**TEXTO DO EXERCÍCIO:**
━━━━━━━━━━━━━━━━━━━━━━━━━━━━━━

Reflexão sobre a aula do dia 17/05.


Esta aula me colocou em um lugar diferente na percepção do curso. Começo pensando que não é ruim a possibilidade de nos enxergarmos de forma diferente. A biblioteconomia enquanto campo de conhecimento  sempre esteve em avanço. Ora, como não pensar nisso se nossa área é tão diversa e perpassa tantas outras. Sempre entendi a biblioteconomia como  uma força política e interdisciplinar, mesmo me deparando com algumas questões bem técnicas e cristalizadas. Digo isso por que nesta aula, após o Marcelo colocar diversos pontos importantes trazidos pelos colegas em suas resenhas, emergiu uma conversa que vai de encontro com tudo que penso sobre a biblioteconomia.

━━━━━━━━━━━━━━━━━━━━━━━━━━━━━━

**CONTEÚDO DOS DADOS:**
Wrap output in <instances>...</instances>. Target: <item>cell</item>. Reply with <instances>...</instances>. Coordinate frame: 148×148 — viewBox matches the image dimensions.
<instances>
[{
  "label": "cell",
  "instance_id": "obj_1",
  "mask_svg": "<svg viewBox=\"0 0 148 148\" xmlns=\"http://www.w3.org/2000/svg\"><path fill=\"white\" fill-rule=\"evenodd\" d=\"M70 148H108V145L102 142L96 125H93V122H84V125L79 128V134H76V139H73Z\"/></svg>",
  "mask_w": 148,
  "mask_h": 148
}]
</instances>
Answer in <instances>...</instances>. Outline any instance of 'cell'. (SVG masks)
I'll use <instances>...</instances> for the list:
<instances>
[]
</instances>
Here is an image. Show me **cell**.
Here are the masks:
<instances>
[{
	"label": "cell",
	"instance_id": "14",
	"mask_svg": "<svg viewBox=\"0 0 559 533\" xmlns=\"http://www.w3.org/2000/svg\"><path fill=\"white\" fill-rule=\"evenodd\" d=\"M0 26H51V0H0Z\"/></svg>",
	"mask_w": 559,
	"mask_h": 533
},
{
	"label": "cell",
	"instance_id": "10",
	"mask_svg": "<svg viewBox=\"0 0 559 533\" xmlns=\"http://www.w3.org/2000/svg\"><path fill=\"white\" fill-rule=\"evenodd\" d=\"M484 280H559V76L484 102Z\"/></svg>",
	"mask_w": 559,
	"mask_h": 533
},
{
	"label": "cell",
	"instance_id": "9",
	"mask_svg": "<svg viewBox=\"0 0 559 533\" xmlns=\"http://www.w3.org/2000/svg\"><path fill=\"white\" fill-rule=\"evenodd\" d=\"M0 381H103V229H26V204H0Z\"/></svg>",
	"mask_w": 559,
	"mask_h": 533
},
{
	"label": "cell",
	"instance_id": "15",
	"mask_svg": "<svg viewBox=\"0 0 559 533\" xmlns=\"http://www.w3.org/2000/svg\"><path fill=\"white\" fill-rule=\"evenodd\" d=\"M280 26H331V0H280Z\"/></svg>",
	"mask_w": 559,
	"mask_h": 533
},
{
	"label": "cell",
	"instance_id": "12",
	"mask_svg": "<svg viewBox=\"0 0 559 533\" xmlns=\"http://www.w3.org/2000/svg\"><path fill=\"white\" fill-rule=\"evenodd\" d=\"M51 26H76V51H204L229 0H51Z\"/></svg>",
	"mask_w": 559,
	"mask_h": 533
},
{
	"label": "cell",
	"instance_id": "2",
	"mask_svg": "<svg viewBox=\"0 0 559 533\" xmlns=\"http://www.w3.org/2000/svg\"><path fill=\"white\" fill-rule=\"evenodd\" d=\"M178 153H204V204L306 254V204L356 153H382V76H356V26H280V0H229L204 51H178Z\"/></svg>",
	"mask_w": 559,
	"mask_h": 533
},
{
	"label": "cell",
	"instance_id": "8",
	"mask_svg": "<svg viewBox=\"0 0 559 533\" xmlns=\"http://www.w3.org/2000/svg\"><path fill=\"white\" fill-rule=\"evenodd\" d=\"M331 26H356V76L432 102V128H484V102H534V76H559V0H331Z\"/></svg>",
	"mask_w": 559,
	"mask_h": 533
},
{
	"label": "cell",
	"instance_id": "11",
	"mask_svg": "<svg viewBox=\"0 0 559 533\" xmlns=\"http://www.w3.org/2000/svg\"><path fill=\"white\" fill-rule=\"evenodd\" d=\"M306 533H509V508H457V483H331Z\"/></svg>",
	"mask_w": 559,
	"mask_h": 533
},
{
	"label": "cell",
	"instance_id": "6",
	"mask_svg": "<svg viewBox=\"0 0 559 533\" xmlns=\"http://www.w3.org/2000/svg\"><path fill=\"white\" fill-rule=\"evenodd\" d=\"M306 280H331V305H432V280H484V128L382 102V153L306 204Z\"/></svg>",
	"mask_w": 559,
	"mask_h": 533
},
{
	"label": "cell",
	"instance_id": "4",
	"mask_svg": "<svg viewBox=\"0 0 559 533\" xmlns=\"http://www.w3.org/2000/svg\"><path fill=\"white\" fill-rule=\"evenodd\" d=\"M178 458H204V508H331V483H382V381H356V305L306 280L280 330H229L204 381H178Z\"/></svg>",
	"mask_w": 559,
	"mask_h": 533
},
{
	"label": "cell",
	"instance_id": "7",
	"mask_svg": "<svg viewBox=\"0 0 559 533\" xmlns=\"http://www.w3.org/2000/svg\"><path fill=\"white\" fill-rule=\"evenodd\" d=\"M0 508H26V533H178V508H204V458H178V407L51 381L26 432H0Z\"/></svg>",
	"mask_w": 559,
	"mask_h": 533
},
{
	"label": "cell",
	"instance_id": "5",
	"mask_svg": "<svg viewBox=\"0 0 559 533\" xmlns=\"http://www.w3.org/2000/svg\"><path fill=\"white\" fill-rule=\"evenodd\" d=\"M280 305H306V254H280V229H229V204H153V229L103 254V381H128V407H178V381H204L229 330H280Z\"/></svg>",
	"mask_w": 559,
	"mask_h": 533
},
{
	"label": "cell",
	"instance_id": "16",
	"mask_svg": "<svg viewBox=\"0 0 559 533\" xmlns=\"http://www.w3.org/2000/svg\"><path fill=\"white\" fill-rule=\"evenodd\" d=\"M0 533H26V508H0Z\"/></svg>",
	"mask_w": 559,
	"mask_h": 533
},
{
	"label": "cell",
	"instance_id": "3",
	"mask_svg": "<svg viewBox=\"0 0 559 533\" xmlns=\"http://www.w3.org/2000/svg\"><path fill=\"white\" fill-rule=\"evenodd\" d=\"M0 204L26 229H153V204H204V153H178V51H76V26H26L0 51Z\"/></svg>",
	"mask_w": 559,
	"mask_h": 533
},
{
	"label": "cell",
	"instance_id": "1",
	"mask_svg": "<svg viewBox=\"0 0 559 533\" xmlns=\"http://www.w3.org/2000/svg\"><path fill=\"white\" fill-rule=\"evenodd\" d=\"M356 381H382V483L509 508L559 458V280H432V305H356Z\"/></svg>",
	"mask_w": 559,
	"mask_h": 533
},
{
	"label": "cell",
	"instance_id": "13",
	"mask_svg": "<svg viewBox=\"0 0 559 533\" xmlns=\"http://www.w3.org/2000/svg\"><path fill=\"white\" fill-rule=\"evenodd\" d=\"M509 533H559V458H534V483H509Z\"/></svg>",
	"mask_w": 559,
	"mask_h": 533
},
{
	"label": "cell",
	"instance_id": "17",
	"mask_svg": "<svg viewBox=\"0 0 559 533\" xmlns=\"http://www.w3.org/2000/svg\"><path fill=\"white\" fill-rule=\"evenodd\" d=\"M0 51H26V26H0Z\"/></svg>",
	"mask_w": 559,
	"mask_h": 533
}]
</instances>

━━━━━━━━━━━━━━━━━━━━━━━━━━━━━━

**LISTA DE TAREFAS:**
A. Condense o parágrafo da reflexão sobre a aula que começa com "Esta aula me colocou", preservando seus fatos principais.
B. De acordo com a reflexão sobre a aula, o que Marcelo fez antes de surgir a conversa?
C. Resuma a reflexão sobre a aula em duas frases.

**RESPOSTAS DAS TAREFAS:**
A. A aula mudou a percepção do curso, e não é ruim a possibilidade de nos enxergarmos de forma diferente. A biblioteconomia, como campo de conhecimento, sempre esteve em avanço, por ser uma área diversa que perpassa muitas outras. Ela é entendida como força política e interdisciplinar, mesmo com algumas questões bem técnicas e cristalizadas. Nessa aula, depois que Marcelo apresentou pontos importantes das resenhas dos colegas, surgiu uma conversa que vai de encontro com essa visão da biblioteconomia.

B. Colocou diversos pontos importantes trazidos pelos colegas em suas resenhas.

C. A aula do dia 17/05 trouxe uma percepção diferente do curso, e a reflexão descreve a biblioteconomia como um campo diverso e sempre em avanço, uma força política e interdisciplinar, apesar de algumas questões técnicas e cristalizadas. Essa visão é retomada por causa de uma conversa que surgiu depois que Marcelo apresentou pontos importantes das resenhas dos colegas.